4 – Investimento em tecnologia
Outra aliada da boa gestão é a tecnologia. Inteligência artificial, telemedicina, BigData, automação, cirurgia robótica e tantas outras inovações estão à disposição do gestor para aprimorar o desempenho da empresa. Aqui vale ainda um adendo: proteção de dados. A Lei Geral de Proteção de Dados (LGPD) é extremamente rigorosa com dados sensíveis, que são as informações ligadas à saúde. As multas por descumprimento ou infração à lei podem chegar a R$ 50 milhões. Um ecossistema de segurança da informação é indispensável.

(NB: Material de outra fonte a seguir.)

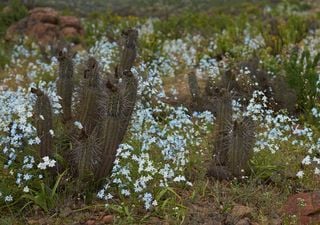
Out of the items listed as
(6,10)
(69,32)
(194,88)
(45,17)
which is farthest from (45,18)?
(194,88)

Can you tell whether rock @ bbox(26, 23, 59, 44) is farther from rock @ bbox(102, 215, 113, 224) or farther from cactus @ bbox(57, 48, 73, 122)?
rock @ bbox(102, 215, 113, 224)

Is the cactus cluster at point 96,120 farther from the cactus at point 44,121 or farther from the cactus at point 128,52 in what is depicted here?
the cactus at point 128,52

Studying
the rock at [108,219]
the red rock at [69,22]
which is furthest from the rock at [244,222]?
the red rock at [69,22]

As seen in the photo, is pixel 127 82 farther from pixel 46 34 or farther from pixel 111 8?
pixel 111 8

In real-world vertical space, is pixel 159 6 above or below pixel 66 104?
above

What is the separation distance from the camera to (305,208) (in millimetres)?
5266

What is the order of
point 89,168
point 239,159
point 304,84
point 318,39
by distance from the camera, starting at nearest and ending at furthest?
1. point 89,168
2. point 239,159
3. point 304,84
4. point 318,39

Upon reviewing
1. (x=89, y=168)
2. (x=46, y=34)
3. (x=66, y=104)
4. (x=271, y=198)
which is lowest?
(x=271, y=198)

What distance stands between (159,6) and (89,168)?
17425mm

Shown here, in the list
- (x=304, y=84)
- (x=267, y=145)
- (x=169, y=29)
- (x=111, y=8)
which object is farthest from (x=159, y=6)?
(x=267, y=145)

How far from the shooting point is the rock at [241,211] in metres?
5.29

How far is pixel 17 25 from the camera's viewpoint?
15.1m

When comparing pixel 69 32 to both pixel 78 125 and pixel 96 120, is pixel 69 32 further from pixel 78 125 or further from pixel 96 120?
pixel 78 125

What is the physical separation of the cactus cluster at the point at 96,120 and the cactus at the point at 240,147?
1.07m
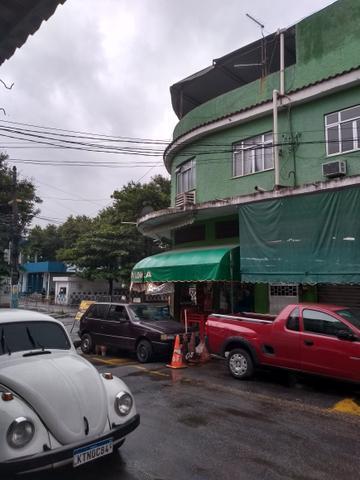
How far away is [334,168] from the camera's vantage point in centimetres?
1184

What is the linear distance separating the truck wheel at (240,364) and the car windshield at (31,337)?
457 centimetres

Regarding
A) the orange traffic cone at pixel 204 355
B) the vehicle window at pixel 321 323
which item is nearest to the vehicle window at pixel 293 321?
the vehicle window at pixel 321 323

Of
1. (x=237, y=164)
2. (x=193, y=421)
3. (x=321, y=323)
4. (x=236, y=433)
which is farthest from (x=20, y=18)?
(x=237, y=164)

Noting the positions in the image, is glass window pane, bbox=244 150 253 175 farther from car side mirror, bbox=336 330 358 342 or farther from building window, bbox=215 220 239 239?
car side mirror, bbox=336 330 358 342

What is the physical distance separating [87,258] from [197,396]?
25.8m

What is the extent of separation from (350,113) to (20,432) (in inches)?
471

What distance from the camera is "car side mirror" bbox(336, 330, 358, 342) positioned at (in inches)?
290

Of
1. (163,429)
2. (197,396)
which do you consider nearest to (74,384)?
(163,429)

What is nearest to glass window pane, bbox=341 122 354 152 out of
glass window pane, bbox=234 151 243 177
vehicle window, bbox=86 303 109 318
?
glass window pane, bbox=234 151 243 177

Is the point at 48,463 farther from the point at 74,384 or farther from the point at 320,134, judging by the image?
the point at 320,134

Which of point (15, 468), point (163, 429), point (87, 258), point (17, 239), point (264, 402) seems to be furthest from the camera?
point (87, 258)

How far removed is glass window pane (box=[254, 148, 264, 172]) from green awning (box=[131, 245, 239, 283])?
306 cm

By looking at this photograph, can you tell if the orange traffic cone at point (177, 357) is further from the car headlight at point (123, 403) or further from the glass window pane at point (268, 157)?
the glass window pane at point (268, 157)

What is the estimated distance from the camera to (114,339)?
12141 millimetres
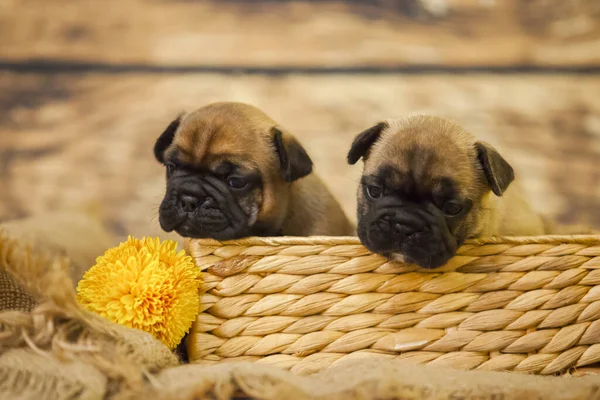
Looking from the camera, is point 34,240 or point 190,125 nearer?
point 190,125

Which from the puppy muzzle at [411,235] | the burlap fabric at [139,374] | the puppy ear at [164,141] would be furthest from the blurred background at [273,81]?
the burlap fabric at [139,374]

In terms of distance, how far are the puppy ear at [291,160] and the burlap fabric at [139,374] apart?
0.73 meters

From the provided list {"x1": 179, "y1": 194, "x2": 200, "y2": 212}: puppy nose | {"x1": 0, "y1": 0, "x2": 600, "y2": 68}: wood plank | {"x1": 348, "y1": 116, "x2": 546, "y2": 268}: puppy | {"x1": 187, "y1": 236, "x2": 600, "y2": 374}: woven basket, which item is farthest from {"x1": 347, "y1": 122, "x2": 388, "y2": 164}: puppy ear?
{"x1": 0, "y1": 0, "x2": 600, "y2": 68}: wood plank

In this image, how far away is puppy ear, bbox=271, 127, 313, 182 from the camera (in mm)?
2053

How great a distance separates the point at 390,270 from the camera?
1.74 metres

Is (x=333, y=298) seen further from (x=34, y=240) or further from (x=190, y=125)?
(x=34, y=240)

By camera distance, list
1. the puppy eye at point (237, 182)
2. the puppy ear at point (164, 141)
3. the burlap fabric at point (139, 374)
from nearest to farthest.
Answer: the burlap fabric at point (139, 374) → the puppy eye at point (237, 182) → the puppy ear at point (164, 141)

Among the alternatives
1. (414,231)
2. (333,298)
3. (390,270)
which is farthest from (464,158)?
(333,298)

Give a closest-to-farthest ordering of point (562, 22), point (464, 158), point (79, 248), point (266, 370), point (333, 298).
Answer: point (266, 370), point (333, 298), point (464, 158), point (79, 248), point (562, 22)

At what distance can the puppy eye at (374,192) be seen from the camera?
6.35ft

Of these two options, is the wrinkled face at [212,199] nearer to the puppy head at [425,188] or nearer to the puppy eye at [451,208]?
the puppy head at [425,188]

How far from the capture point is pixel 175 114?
358 cm

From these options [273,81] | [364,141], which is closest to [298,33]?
[273,81]

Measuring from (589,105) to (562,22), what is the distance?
54 centimetres
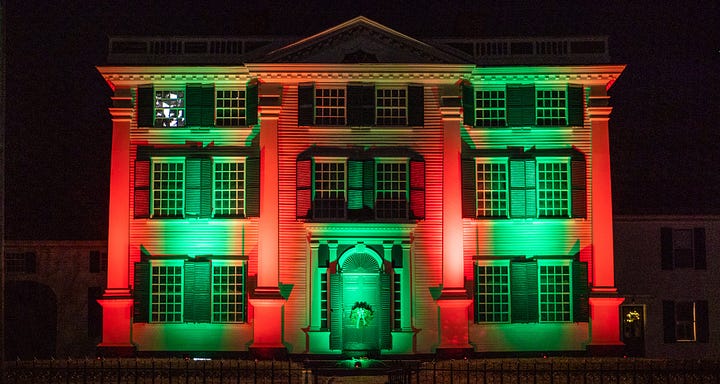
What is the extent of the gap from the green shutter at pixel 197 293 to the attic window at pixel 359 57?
9.00 metres

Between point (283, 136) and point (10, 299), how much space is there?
14.1m

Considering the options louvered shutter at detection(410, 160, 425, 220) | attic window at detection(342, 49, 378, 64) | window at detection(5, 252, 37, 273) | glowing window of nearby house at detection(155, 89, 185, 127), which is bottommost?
window at detection(5, 252, 37, 273)

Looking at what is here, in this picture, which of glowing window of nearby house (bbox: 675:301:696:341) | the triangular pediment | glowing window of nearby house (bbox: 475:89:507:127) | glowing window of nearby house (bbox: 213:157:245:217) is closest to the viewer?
the triangular pediment

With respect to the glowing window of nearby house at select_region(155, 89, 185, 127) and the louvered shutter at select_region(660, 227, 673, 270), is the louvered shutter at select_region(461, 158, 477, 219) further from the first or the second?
the glowing window of nearby house at select_region(155, 89, 185, 127)

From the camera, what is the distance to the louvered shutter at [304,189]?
107ft

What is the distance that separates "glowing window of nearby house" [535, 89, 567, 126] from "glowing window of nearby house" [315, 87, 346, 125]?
23.8 ft

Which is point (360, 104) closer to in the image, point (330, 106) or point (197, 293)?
point (330, 106)

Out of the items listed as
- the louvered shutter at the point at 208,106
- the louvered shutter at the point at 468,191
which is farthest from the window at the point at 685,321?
the louvered shutter at the point at 208,106

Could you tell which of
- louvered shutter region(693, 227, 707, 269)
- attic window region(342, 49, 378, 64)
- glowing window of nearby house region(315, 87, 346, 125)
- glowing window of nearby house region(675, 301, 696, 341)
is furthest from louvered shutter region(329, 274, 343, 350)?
louvered shutter region(693, 227, 707, 269)

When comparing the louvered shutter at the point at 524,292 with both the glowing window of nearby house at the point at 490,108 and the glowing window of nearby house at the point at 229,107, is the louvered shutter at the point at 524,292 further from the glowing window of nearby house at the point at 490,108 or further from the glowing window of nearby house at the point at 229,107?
the glowing window of nearby house at the point at 229,107

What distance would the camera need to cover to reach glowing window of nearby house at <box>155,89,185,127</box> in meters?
33.6

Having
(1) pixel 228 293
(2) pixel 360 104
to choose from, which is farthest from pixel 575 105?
(1) pixel 228 293

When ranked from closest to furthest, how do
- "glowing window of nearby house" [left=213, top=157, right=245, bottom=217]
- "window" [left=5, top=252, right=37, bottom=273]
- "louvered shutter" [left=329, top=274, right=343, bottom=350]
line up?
"louvered shutter" [left=329, top=274, right=343, bottom=350] < "glowing window of nearby house" [left=213, top=157, right=245, bottom=217] < "window" [left=5, top=252, right=37, bottom=273]

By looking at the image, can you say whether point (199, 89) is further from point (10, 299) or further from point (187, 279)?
point (10, 299)
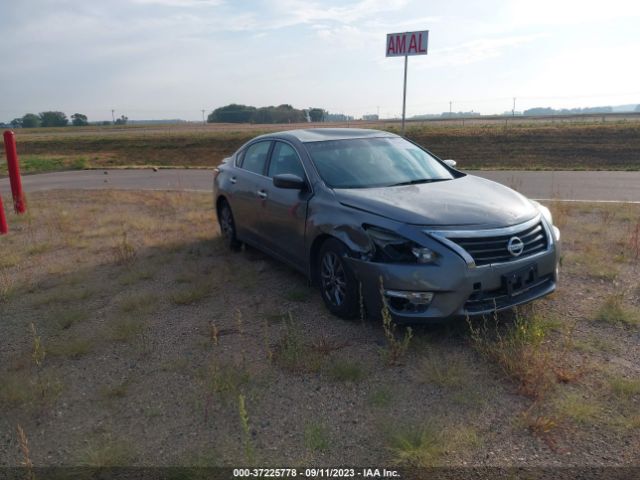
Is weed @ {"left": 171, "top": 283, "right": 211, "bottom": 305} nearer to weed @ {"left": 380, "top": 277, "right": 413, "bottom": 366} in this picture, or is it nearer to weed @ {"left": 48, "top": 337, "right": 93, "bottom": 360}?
weed @ {"left": 48, "top": 337, "right": 93, "bottom": 360}

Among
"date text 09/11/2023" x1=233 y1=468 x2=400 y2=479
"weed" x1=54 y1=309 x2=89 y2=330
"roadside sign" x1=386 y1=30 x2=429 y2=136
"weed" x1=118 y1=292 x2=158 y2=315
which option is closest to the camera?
"date text 09/11/2023" x1=233 y1=468 x2=400 y2=479

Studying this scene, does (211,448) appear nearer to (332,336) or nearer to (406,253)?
(332,336)

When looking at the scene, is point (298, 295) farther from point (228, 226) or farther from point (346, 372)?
point (228, 226)

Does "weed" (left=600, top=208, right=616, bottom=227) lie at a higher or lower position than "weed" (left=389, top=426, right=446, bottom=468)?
higher

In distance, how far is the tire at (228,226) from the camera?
6730 millimetres

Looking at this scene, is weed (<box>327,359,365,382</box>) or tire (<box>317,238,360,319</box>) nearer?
weed (<box>327,359,365,382</box>)

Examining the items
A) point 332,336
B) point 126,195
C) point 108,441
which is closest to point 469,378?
point 332,336

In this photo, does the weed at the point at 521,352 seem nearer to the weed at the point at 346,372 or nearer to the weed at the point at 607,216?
the weed at the point at 346,372

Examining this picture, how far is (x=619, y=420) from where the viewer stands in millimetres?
2996

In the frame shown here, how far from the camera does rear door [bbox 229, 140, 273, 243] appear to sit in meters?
5.88

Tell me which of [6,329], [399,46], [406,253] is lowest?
[6,329]

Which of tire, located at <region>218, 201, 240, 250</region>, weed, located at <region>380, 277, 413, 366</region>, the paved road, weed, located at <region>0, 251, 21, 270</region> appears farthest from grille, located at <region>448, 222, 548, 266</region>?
the paved road

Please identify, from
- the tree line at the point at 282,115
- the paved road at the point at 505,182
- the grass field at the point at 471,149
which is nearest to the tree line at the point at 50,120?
the tree line at the point at 282,115

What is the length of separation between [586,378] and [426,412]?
1.17 metres
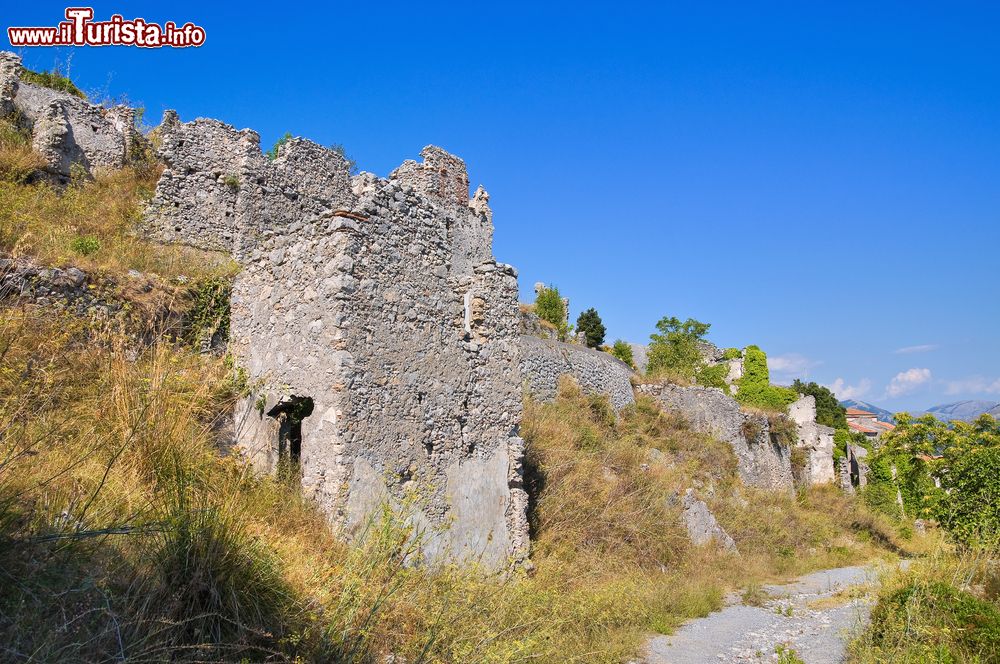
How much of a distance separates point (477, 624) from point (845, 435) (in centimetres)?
2825

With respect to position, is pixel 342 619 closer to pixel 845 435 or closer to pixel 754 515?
pixel 754 515

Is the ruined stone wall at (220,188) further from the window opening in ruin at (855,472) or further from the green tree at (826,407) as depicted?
the green tree at (826,407)

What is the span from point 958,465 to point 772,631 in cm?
884

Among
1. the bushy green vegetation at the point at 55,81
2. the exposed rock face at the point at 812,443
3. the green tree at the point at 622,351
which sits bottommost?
the exposed rock face at the point at 812,443

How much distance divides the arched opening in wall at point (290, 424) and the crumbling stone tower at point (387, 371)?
0.02 meters

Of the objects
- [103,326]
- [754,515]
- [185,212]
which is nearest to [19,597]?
[103,326]

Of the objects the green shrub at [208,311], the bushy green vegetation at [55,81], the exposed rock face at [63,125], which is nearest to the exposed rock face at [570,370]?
the green shrub at [208,311]

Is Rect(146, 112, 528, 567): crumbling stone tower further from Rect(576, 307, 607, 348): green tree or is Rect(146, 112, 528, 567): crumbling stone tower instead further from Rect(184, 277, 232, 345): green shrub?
Rect(576, 307, 607, 348): green tree

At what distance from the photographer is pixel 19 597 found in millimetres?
3174

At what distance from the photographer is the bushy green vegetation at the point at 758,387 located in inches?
1102

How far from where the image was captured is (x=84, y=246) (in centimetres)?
859

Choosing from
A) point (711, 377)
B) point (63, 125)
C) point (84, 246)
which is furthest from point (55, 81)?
point (711, 377)

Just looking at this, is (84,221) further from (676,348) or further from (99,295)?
(676,348)

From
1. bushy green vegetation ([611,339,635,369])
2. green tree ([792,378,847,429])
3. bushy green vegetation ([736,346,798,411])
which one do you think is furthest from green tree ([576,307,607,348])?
green tree ([792,378,847,429])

5 – Atenção primária à saúde
Aqui temos o assunto que deverá pautar a saúde suplementar do futuro: atenção primária à saúde, que já existe no SUS, mas precisa ganhar mais força no sistema supletivo. O acompanhamento de rotina aos pacientes é uma prática simples, porém muito eficiente, contribui para a saúde do beneficiário e para o controle de custos da operadora, uma vez que na consulta de rotina o profissional médico pode identificar previamente doenças e evitar internações e intervenções cirúrgicas de alto risco e custo.
O velho ditado continua valendo: melhor prevenir, do que remediar.